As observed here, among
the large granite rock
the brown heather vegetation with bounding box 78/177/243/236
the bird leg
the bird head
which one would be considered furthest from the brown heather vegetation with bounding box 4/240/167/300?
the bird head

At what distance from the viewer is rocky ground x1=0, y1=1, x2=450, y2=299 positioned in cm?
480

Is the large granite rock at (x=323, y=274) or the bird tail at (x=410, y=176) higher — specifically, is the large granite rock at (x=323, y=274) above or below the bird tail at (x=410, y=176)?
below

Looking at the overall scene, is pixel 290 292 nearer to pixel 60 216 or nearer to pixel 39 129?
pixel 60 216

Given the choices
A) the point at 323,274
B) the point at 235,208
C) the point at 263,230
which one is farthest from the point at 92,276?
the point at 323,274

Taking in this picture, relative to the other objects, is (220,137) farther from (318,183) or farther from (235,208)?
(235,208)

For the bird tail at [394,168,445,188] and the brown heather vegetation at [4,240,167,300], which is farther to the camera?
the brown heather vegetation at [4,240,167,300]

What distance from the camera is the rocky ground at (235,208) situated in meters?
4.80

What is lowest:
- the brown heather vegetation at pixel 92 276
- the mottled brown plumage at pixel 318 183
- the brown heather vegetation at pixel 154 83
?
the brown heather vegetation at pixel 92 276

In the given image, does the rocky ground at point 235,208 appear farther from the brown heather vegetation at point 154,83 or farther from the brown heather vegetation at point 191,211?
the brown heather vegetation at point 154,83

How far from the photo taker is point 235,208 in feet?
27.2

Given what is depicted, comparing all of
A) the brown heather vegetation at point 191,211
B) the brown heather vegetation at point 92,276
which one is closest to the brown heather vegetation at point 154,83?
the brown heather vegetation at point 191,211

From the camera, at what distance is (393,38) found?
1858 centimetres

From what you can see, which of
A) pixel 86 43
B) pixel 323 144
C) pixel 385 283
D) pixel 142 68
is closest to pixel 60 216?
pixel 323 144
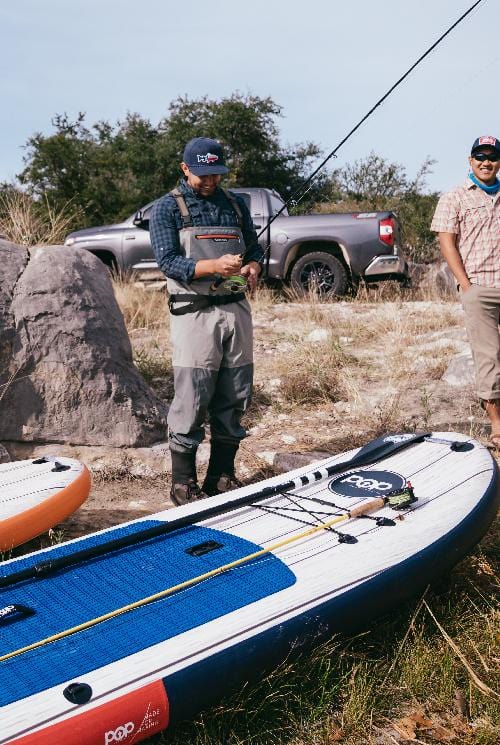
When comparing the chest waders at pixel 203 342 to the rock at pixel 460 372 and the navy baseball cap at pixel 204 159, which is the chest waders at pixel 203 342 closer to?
the navy baseball cap at pixel 204 159

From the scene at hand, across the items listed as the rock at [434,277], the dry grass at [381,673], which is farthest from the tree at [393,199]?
the dry grass at [381,673]

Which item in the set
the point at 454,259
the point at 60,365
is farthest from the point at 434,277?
the point at 60,365

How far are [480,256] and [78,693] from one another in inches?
164

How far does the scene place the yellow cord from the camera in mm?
2705

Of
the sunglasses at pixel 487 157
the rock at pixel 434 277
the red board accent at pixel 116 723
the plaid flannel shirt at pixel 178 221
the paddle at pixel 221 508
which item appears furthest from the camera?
the rock at pixel 434 277

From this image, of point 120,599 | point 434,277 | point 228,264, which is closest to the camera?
point 120,599

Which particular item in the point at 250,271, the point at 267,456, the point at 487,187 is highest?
the point at 487,187

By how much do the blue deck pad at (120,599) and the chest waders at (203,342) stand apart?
1.09 m

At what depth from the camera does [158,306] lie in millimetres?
10219

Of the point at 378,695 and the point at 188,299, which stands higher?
the point at 188,299

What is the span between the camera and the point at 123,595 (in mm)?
3014

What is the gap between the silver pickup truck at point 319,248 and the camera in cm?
1086

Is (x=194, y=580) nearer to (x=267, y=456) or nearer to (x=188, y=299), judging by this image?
(x=188, y=299)

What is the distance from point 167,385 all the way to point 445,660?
4466 millimetres
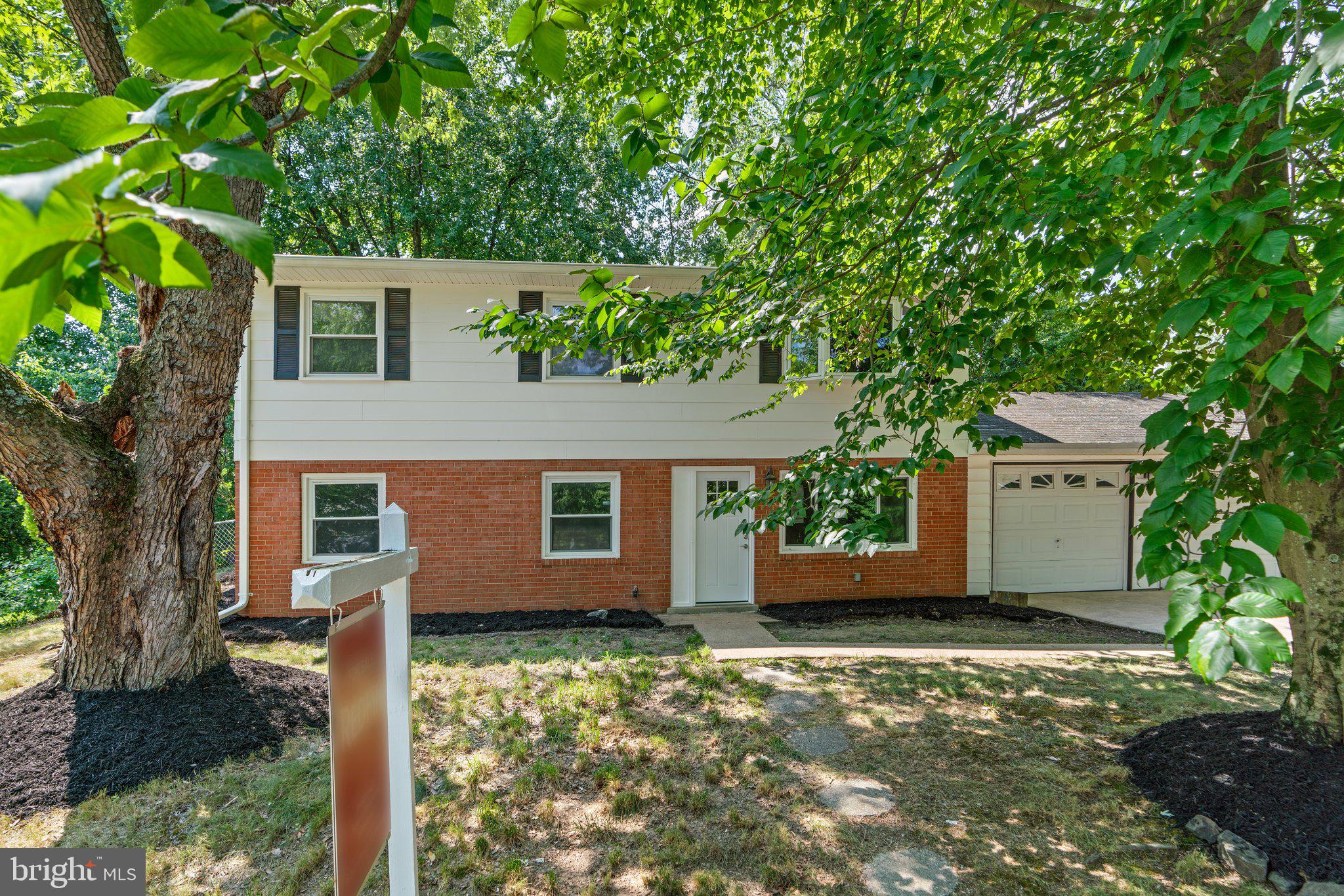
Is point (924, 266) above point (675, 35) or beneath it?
beneath

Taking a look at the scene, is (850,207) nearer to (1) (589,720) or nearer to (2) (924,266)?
(2) (924,266)

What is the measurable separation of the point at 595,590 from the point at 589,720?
437 centimetres

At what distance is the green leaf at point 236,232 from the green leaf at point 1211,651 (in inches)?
62.7

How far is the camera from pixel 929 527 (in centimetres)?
1059

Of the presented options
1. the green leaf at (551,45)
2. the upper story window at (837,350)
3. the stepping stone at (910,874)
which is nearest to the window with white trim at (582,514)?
the upper story window at (837,350)

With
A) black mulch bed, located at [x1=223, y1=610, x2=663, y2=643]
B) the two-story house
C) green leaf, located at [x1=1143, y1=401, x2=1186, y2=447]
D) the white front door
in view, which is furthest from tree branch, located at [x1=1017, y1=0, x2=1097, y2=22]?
black mulch bed, located at [x1=223, y1=610, x2=663, y2=643]

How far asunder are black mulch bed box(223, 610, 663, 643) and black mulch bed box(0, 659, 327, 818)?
3.12 m

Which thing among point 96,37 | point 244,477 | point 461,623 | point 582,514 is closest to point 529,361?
point 582,514

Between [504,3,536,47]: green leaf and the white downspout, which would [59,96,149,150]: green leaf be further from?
the white downspout

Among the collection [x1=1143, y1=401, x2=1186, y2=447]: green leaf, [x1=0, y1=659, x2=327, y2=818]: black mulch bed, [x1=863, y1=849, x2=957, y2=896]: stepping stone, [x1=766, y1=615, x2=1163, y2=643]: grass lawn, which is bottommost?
[x1=766, y1=615, x2=1163, y2=643]: grass lawn

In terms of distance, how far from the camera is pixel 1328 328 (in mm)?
1598

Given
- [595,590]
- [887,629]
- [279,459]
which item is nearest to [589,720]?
[595,590]

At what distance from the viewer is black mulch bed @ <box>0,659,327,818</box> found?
4168 mm

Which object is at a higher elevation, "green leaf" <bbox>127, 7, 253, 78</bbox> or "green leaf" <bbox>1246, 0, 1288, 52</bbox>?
"green leaf" <bbox>1246, 0, 1288, 52</bbox>
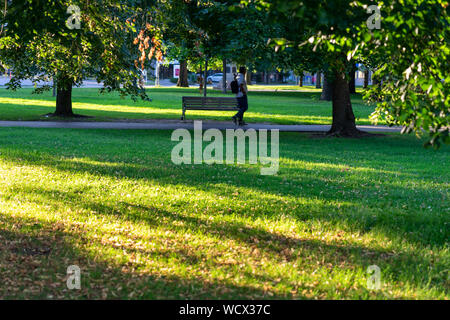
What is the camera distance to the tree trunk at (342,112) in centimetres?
1802

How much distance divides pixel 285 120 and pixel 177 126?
5186 millimetres

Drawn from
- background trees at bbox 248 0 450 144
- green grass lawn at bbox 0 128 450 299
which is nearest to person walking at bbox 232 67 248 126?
green grass lawn at bbox 0 128 450 299

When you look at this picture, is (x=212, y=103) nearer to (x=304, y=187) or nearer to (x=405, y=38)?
(x=304, y=187)

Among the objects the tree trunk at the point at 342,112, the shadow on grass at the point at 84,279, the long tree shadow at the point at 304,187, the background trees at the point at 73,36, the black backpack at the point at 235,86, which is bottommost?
the shadow on grass at the point at 84,279

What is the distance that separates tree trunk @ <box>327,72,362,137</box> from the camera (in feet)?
59.1

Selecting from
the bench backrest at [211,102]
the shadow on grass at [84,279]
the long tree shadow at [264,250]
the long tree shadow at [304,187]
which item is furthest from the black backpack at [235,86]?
the shadow on grass at [84,279]

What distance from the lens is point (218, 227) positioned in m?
7.42

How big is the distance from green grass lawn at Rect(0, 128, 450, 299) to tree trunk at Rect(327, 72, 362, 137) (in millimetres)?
5427

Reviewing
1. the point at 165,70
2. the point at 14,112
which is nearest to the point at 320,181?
the point at 14,112

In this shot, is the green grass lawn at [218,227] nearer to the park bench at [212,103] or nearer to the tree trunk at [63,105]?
the park bench at [212,103]

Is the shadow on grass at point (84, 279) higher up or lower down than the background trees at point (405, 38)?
lower down

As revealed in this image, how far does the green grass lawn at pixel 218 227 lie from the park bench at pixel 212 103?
26.7 feet

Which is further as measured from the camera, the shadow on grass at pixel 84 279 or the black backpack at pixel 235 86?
the black backpack at pixel 235 86
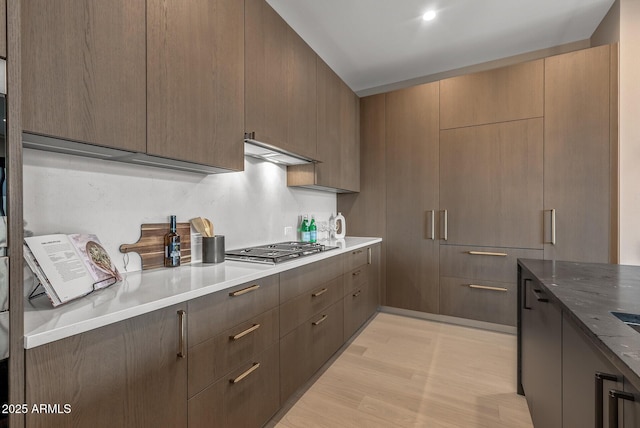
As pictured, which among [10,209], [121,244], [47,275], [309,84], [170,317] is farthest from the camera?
[309,84]

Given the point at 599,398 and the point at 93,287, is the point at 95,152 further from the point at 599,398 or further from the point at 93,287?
the point at 599,398

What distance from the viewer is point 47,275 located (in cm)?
86

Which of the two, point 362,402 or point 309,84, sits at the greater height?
point 309,84

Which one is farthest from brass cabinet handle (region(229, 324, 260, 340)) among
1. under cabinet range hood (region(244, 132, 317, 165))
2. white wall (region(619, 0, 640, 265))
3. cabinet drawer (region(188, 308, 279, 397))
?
white wall (region(619, 0, 640, 265))

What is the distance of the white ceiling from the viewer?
2.19 metres

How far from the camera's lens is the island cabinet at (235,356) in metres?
1.07

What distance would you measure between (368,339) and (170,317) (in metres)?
2.00

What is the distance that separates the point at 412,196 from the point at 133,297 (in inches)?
106

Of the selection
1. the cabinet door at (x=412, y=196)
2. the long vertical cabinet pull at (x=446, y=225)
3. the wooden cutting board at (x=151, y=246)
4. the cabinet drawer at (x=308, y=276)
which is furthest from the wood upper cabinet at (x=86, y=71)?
the long vertical cabinet pull at (x=446, y=225)

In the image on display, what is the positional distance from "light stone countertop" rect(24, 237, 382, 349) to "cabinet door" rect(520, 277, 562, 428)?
120cm

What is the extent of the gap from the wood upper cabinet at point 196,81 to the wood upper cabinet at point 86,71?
0.06 m

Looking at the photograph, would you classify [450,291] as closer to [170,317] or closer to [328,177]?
[328,177]

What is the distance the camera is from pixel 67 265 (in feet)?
3.09

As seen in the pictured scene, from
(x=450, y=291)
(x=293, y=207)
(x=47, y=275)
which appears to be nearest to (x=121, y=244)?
(x=47, y=275)
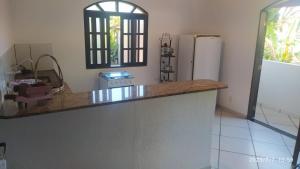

:::::

Problem: Could you write out the records again, starting with the line that contains "At what distance is the" and going on through the line that contains "5186 millimetres", replacing "stepping stone" with "paving stone" and leaving everything else unchanged? Leave the pictures out.

The reply:
At what distance is the green leaf at point 236,232 from the green leaf at point 1211,651 (in inches)?
62.7

How far is the camera from pixel 929 527 (in centimetres)?
1059

Of the presented options
1. the green leaf at (551,45)
2. the upper story window at (837,350)
3. the paving stone at (910,874)
which is nearest to the window with white trim at (582,514)?
the upper story window at (837,350)

With
A) black mulch bed, located at [x1=223, y1=610, x2=663, y2=643]
B) the two-story house
C) green leaf, located at [x1=1143, y1=401, x2=1186, y2=447]
D) the white front door
in view, which is furthest from tree branch, located at [x1=1017, y1=0, x2=1097, y2=22]?
black mulch bed, located at [x1=223, y1=610, x2=663, y2=643]

How far asunder are black mulch bed box(223, 610, 663, 643) and black mulch bed box(0, 659, 327, 818)?
3.12 m

Which thing among point 96,37 | point 244,477 | point 461,623 | point 582,514 is closest to point 529,361?
point 582,514

Between [504,3,536,47]: green leaf and the white downspout, which would [59,96,149,150]: green leaf be further from?
the white downspout

Among the collection [x1=1143, y1=401, x2=1186, y2=447]: green leaf, [x1=0, y1=659, x2=327, y2=818]: black mulch bed, [x1=863, y1=849, x2=957, y2=896]: paving stone, [x1=766, y1=615, x2=1163, y2=643]: grass lawn, which is bottommost?
[x1=766, y1=615, x2=1163, y2=643]: grass lawn

In terms of distance, how far from the camera is pixel 1328 328 (in mm)?
1598

Given
- [595,590]
- [887,629]
- [279,459]
which item is nearest to [589,720]?
[595,590]

At what distance from the viewer is black mulch bed @ <box>0,659,327,818</box> found?
4168 mm

Which object is at a higher elevation, "green leaf" <bbox>127, 7, 253, 78</bbox> or "green leaf" <bbox>1246, 0, 1288, 52</bbox>?
"green leaf" <bbox>1246, 0, 1288, 52</bbox>
What is the camera distance to the tree trunk at (342,112) in centimetres?
1802

How much distance divides pixel 285 120 and pixel 177 126?
5186 millimetres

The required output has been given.